## ARTIKEL
=======

Kamis, 14 November 2019. Tepatnya pukul 01.30 WIB dini hari. Seperti biasa, usai mengurusi suatu kegiatan yang baru kelar hingga pukul 24.00 WIB, saya mampir sebentar di Wedang Ronde Simpang Kampus, milik kawan saya Indra Sanjaya yang biasa disapa Chicko.

Kurang lebih satu jam saya asyik nongkrong sambil ngobrol tentang konten Youtube yang ada di Indonesia. Saya dan Chicko juga kerap membuat konten di platform Youtube, sehingga pembahasan tentang konten Youtube merupakan pembahasan yang harus disajikan di setiap obrolan.

Usai nongkrong, saya berinisiatif pulang ke toko. Toko perawatan sepatu yang saya buka di pertigaan Jalan Ahmad Yani dengan Jalan Kunang, Kota Metro. Pukul 01.30 WIB dini hari saya sampai di VIP Shoes, brand yang saya buat sebagai pusat perawatan sepatu.

Barulah sepuluh menit saya duduk di samping Warung Supo (pedagang kelontong yang menegakkan gerobaknya tepat di depan toko saya), langsung mendung menyelimuti langit. Bulan yang awalnya terang, menjadi pucat dan gelap tertutup awan kelabu.

=======

## TUGAS TERTULIS
• 1. Menurut artikel, di mana letak toko perawatan sepatu yang dibuka penulis?
• 2. Tuliskan ulang tanpa perubahan bagian artikel yang dibuka dengan kata-kata "Barulah sepuluh menit" dan ditutup dengan "tertutup awan kelabu.".
Gunakan artikel ini saja sebagai sumber jawaban.

## DATA YANG DIBERIKAN
=======

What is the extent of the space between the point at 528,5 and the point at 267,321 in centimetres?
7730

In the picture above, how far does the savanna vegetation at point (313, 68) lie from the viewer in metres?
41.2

=======

## JAWABAN PER TUGAS
• 1. Di pertigaan Jalan Ahmad Yani dengan Jalan Kunang, Kota Metro.

• 2.
Barulah sepuluh menit saya duduk di samping Warung Supo (pedagang kelontong yang menegakkan gerobaknya tepat di depan toko saya), langsung mendung menyelimuti langit. Bulan yang awalnya terang, menjadi pucat dan gelap tertutup awan kelabu.